Here’s what you do. While he’s out for the day, Pack him a bag of clothing, toiletries, etc. Have the locks changed. Text him the relationship is over and he has to leave. He will have to make his own arrangements. I’m sure he has friends/family he can crash with, if not, there’s plenty of b&b’s or hotels he can stay in till he can apply for housing or find a place to rent. Either way, it’s his problem.
You download a free parenting app and make childcare arrangements only through that. Block him everywhere else. This means phone, social media, email, etc. Tell him he is not allowed to come to your house. Child contact handovers should be in a public place. If he ignores you and comes to your house, don’t open the door to him, call the police to have him removed. Do this any time he appears near your home. Contact cms and make arrangements for them to collect child maintenance from him and pay it to you. Do this immediately. Keep a diary of anything he does that he’s not meant to like turning up at your property, trying to contact you via letter or other means, having friends or family contact you on his behalf, (these are flying monkeys and you should also block them, refusing to pay maintenance, refusing to abide by contact agreement times/days, etc.

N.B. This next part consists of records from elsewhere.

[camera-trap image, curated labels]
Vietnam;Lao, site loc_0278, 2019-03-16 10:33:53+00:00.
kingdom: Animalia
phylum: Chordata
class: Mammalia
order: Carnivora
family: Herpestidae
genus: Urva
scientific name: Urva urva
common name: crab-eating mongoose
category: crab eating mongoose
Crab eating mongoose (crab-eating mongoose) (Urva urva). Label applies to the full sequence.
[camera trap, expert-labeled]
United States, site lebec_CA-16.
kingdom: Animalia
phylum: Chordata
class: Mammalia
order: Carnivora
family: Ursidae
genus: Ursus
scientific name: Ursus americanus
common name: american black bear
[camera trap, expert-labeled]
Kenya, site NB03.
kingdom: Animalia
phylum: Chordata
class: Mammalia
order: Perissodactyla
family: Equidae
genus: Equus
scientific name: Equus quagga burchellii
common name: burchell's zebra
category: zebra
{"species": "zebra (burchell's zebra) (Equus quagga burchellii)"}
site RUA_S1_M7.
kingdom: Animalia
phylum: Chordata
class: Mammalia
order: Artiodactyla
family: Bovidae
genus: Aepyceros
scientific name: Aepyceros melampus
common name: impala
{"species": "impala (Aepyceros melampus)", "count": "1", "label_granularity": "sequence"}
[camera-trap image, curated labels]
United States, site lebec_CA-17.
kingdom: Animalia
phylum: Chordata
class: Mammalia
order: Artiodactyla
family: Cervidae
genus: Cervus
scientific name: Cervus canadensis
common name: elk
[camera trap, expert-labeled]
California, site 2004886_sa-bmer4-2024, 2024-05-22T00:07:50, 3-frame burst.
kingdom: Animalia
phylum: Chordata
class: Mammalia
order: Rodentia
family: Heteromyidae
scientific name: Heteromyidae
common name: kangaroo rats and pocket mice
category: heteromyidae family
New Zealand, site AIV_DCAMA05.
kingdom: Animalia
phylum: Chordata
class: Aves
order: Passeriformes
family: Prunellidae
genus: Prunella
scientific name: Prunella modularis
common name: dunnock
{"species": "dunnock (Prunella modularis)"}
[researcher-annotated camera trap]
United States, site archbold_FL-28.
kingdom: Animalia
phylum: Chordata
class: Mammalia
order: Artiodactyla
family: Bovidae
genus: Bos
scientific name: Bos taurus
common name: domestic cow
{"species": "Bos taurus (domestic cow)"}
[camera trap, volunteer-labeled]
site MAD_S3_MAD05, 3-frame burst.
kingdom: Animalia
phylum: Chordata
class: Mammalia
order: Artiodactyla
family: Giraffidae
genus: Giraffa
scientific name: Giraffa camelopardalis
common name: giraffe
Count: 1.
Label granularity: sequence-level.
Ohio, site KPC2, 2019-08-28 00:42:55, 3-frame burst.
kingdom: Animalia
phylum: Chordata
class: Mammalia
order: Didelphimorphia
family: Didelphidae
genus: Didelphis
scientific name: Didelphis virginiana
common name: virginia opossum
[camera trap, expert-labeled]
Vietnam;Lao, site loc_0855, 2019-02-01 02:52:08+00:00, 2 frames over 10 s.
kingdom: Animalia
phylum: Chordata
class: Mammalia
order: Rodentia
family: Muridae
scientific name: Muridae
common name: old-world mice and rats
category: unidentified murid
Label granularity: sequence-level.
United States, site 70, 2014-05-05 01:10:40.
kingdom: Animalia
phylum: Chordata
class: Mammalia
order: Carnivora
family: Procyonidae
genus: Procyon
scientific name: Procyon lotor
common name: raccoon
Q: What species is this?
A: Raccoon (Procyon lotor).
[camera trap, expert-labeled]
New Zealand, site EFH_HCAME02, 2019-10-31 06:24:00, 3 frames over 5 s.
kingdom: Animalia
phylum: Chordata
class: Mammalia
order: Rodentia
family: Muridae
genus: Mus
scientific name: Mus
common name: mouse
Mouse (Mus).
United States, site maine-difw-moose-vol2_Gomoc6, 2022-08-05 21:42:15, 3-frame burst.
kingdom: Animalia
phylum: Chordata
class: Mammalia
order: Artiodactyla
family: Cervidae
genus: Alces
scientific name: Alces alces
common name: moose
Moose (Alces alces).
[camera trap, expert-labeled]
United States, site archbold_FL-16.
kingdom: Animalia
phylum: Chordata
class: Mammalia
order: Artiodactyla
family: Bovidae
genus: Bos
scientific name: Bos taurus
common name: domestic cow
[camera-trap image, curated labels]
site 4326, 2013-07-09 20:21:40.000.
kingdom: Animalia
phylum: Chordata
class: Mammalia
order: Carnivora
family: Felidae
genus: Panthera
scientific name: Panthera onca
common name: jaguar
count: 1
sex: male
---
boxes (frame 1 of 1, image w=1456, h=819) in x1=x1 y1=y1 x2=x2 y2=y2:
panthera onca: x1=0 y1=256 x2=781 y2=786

Read the book I posted the link for and LEARN THE GREY ROCK TECHNIQUE.
I realise this all prob sounds extreme but I have worked with women who have suffered abuse at the hands of such men for a number of years now and I can tell you this,
- Ending a relationship is the most dangerous time for a women as their abuser loses control and abuse can escalate quickly.
- Abusive men tend to continue with post separation abuse.
- Abusive men tend to try and use child access and child maintenance to continue to coerce and control ex partners as part of post separation abuse.
- Courts, should you need to involve them down the line, want evidence and patterns of behaviour. So, log and report everything you can.
Take no prisoners. This is your life, wellbeing and safety both physical and emotional. It’s also how to model healthy self respect and self esteem to your children. It shows them that you don’t tolerate being treated like crap by anybody, ever.